┌─ Extracted text
So St Patrick's Day was interesting, for lack of a better word. It was pissing rain all day, but my townsfolk are hardy people, and that wasn't to stop us (most towns in the county​ ended up postponing their parades til this weekend). I was at the front in my bare feet, chattering with cold and trying not to look too awkward as I waved and smiled at people. The advantage to being first was that I was first out of the rain and promptly ran back home for a hot whiskey (Bushmills, hot water, sugar, a slice of lemon speared with cloves).

Work that night was insane for a few hours and then quietened down nicely. After-work pints were never as well-needed. Then more painting at the sister's house on Saturday, then back to the pub.

I feel like I'm hardly getting anything done, and yet I'm quite busy, time-wise.

Skype call incoming from an old friend so I'll finish this later, in the meantime here's the cat:

So, while _refugee_ has been creating books, I've been busy destroying one:

I found a copy of this book in the pub, of all places, and knew I'd finally found the ideal hidden-flask-book. Don't fret; I bought a used copy on Amazon, and I did read this before I started cutting into it. It's almost finished; just a lick of glue is needed on the inside to keep the pages together. It started off as very precise work with a scalpel, and eventually descended into me hacking away trying to make the flask fit; I had left enough room at the beginning, but the sides started to taper downward as I cut in. So it's rather messy, but it should be okay.
└─
┌─ Data extracts
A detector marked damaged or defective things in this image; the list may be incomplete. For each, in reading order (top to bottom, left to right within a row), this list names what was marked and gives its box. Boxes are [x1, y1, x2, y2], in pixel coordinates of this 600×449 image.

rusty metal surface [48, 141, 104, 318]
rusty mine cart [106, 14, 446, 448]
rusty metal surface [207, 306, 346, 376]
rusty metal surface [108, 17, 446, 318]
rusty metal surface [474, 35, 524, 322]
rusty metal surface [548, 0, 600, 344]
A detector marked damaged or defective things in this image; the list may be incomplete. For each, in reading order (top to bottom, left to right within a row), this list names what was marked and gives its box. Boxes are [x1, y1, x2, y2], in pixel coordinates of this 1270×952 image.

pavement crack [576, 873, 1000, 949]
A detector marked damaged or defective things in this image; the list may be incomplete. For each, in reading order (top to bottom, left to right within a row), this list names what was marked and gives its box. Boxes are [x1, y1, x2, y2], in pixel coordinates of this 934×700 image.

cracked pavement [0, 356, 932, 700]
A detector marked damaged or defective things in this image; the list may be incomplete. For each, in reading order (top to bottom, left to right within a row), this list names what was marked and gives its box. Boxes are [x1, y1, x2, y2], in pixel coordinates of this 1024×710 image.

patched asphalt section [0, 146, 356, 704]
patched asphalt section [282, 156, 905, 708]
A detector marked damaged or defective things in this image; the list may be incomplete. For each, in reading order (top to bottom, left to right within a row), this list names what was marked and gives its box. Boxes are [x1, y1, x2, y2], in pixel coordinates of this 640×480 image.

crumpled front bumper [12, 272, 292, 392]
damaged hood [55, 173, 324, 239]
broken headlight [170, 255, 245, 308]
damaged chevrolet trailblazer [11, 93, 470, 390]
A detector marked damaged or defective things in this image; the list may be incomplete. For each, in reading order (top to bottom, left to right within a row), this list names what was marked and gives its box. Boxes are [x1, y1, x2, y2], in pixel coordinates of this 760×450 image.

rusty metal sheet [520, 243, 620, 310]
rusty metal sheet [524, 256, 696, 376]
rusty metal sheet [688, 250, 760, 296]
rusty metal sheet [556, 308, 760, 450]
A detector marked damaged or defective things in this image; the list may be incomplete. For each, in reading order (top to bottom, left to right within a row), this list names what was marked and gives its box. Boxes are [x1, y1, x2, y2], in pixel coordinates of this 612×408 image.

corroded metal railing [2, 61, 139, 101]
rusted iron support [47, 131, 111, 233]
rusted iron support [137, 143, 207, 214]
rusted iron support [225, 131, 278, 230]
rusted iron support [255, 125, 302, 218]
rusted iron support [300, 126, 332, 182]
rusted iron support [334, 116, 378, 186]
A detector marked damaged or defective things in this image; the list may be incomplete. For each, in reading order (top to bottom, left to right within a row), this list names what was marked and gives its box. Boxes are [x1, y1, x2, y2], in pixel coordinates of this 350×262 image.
└─
_Goal of the exercise_. Repeat the blog post word for word from "Work that night" up to and including "to the pub.". The records are material separate from the blog post.

_Output_.
Work that night was insane for a few hours and then quietened down nicely. After-work pints were never as well-needed. Then more painting at the sister's house on Saturday, then back to the pub.